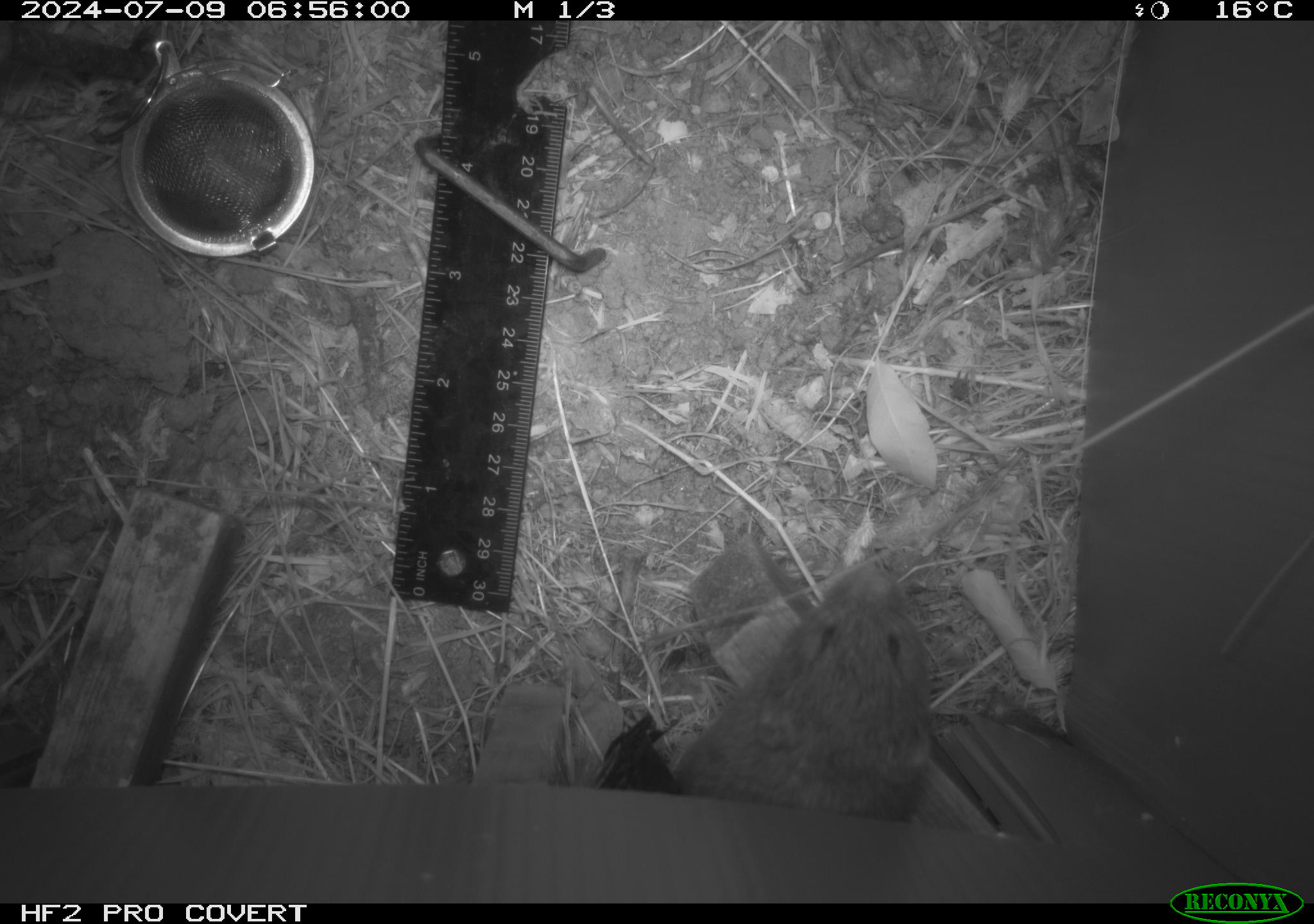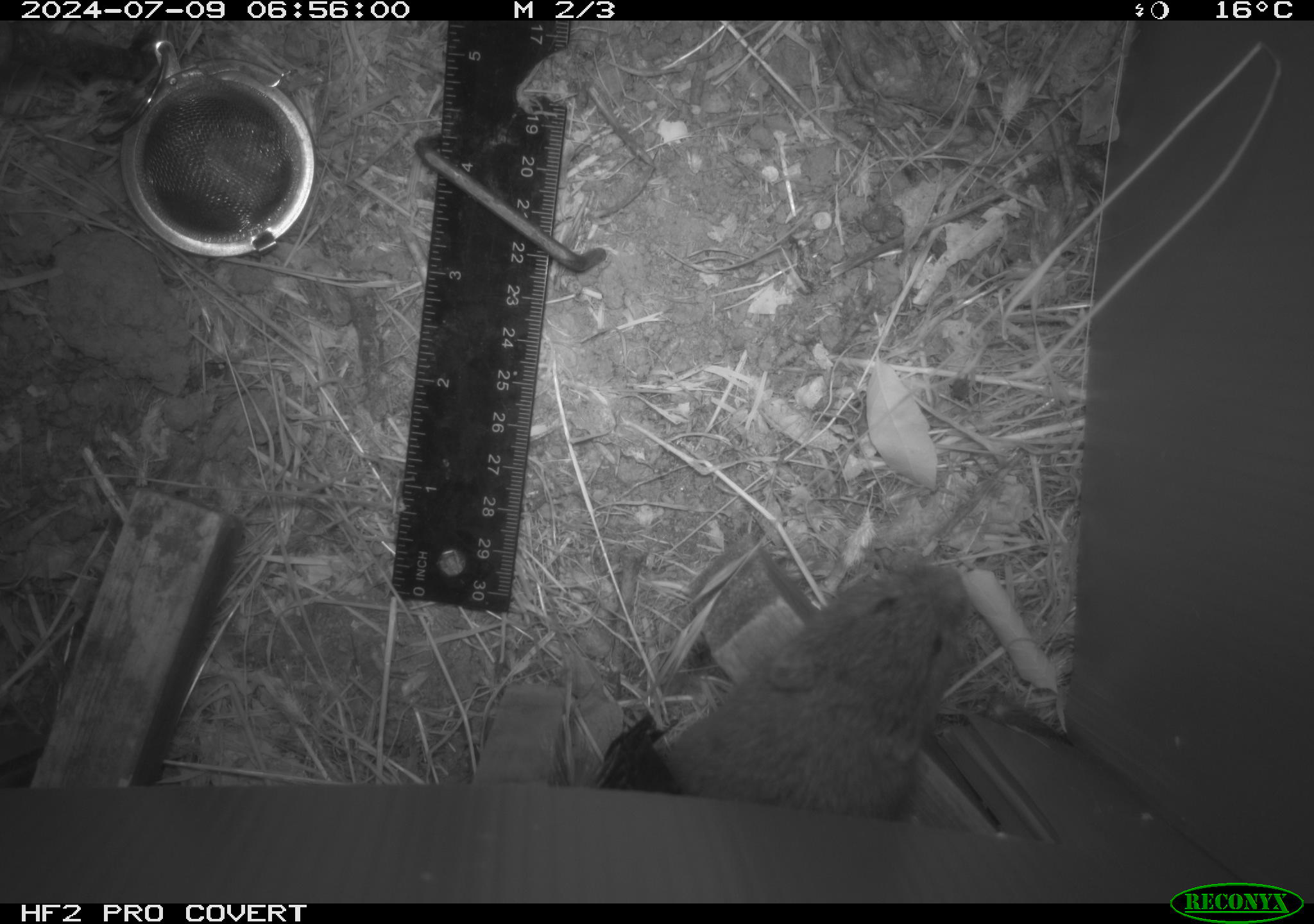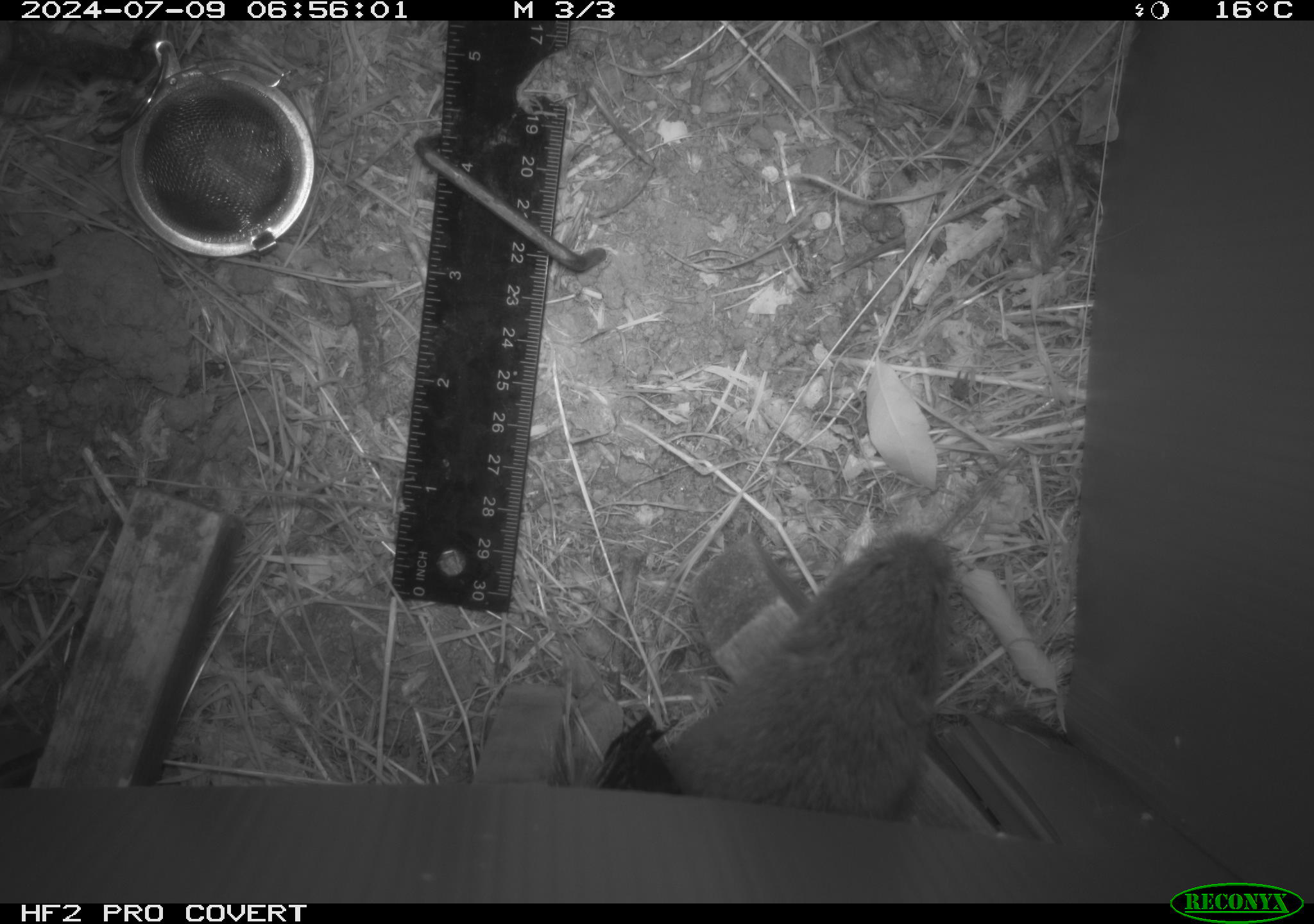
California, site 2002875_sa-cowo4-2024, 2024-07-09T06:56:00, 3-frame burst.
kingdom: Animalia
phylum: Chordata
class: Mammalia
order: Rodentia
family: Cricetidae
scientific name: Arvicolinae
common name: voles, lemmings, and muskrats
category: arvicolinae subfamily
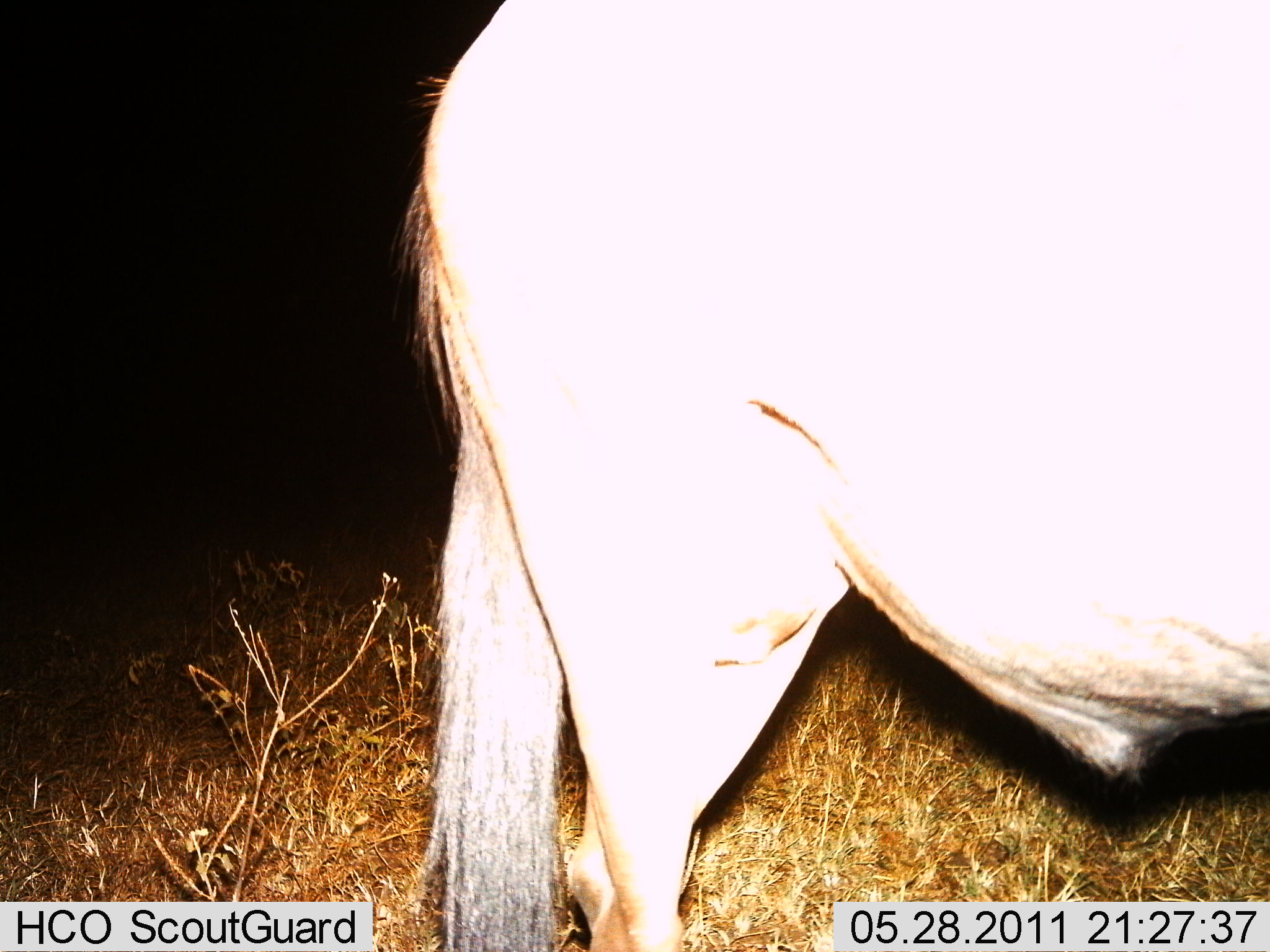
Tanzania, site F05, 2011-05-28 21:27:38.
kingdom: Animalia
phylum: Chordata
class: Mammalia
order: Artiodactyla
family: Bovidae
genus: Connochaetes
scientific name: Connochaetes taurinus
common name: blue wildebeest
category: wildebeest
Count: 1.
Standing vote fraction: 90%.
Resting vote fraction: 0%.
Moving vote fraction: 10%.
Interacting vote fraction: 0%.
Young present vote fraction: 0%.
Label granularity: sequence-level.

_PROBLEM DESCRIPTION:_
What is needed is every line of the data above, set down exactly but with the images left out.

_EXERCISE RESULT:_
California, site 2002875_sa-cowo4-2024, 2024-07-09T06:56:00, 3-frame burst.
kingdom: Animalia
phylum: Chordata
class: Mammalia
order: Rodentia
family: Cricetidae
scientific name: Arvicolinae
common name: voles, lemmings, and muskrats
category: arvicolinae subfamily
Tanzania, site F05, 2011-05-28 21:27:38.
kingdom: Animalia
phylum: Chordata
class: Mammalia
order: Artiodactyla
family: Bovidae
genus: Connochaetes
scientific name: Connochaetes taurinus
common name: blue wildebeest
category: wildebeest
Count: 1.
Standing vote fraction: 90%.
Resting vote fraction: 0%.
Moving vote fraction: 10%.
Interacting vote fraction: 0%.
Young present vote fraction: 0%.
Label granularity: sequence-level.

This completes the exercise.